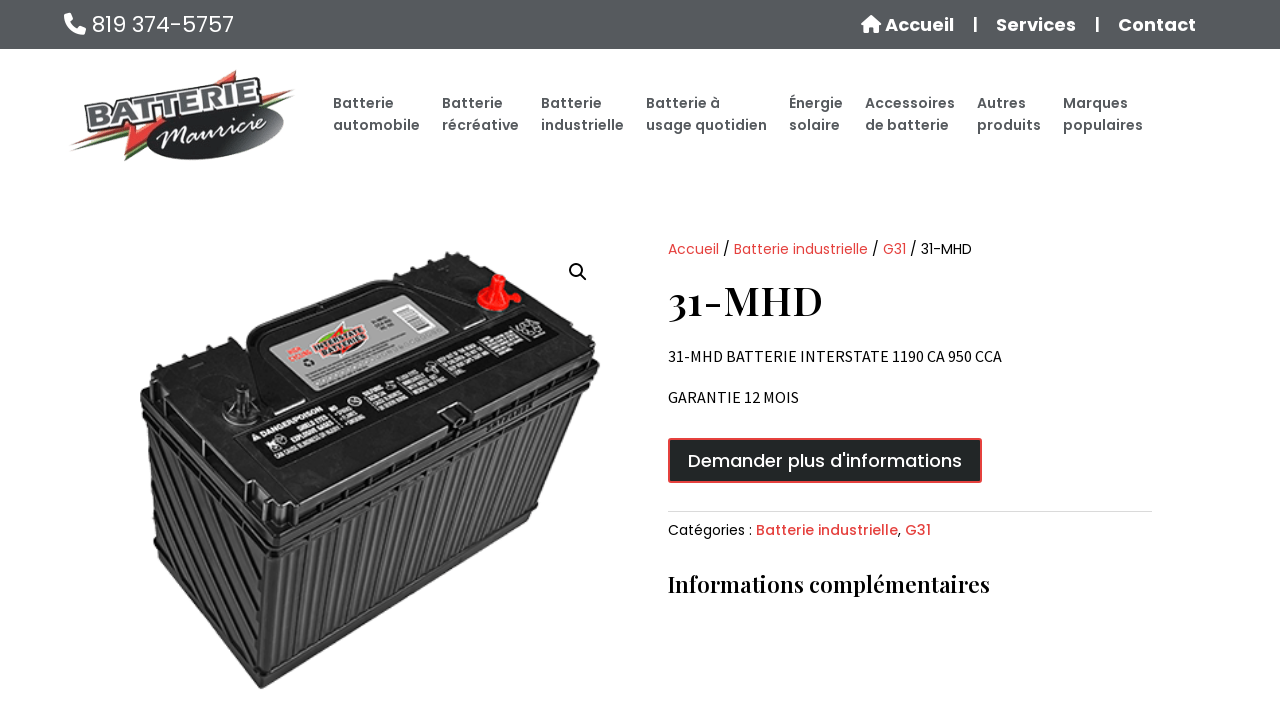

--- FILE ---
content_type: text/css; charset=utf-8
request_url: https://batteriemauricie-1fc82.kxcdn.com/wp-content/themes/Divi%20Child%20Theme%20Triade%20Premium/style.css?ver=4.27.5
body_size: 53
content:
/*
 Theme Name:     Triade Premium (DIVI)
 Theme URI:      https://www.elegantthemes.com/gallery/divi/
 Description:    Thème premium enfant de Divi par Triade
 Author:         Elegant Themes & Triade
 Author URI:     https://triade.ca
 Template:       Divi
 Version:        1.0.0
*/
 
 
/* =Theme customization starts here
------------------------------------------------------- */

What the exercise asks:
Give the entries again word for word, but skip the pictures.

Result of this task:
--- FILE ---
content_type: text/css; charset=utf-8
request_url: https://batteriemauricie-1fc82.kxcdn.com/wp-content/themes/Divi%20Child%20Theme%20Triade%20Premium/style.css?ver=4.27.5
body_size: 53
content:
/*
 Theme Name:     Triade Premium (DIVI)
 Theme URI:      https://www.elegantthemes.com/gallery/divi/
 Description:    Thème premium enfant de Divi par Triade
 Author:         Elegant Themes & Triade
 Author URI:     https://triade.ca
 Template:       Divi
 Version:        1.0.0
*/
 
 
/* =Theme customization starts here
------------------------------------------------------- */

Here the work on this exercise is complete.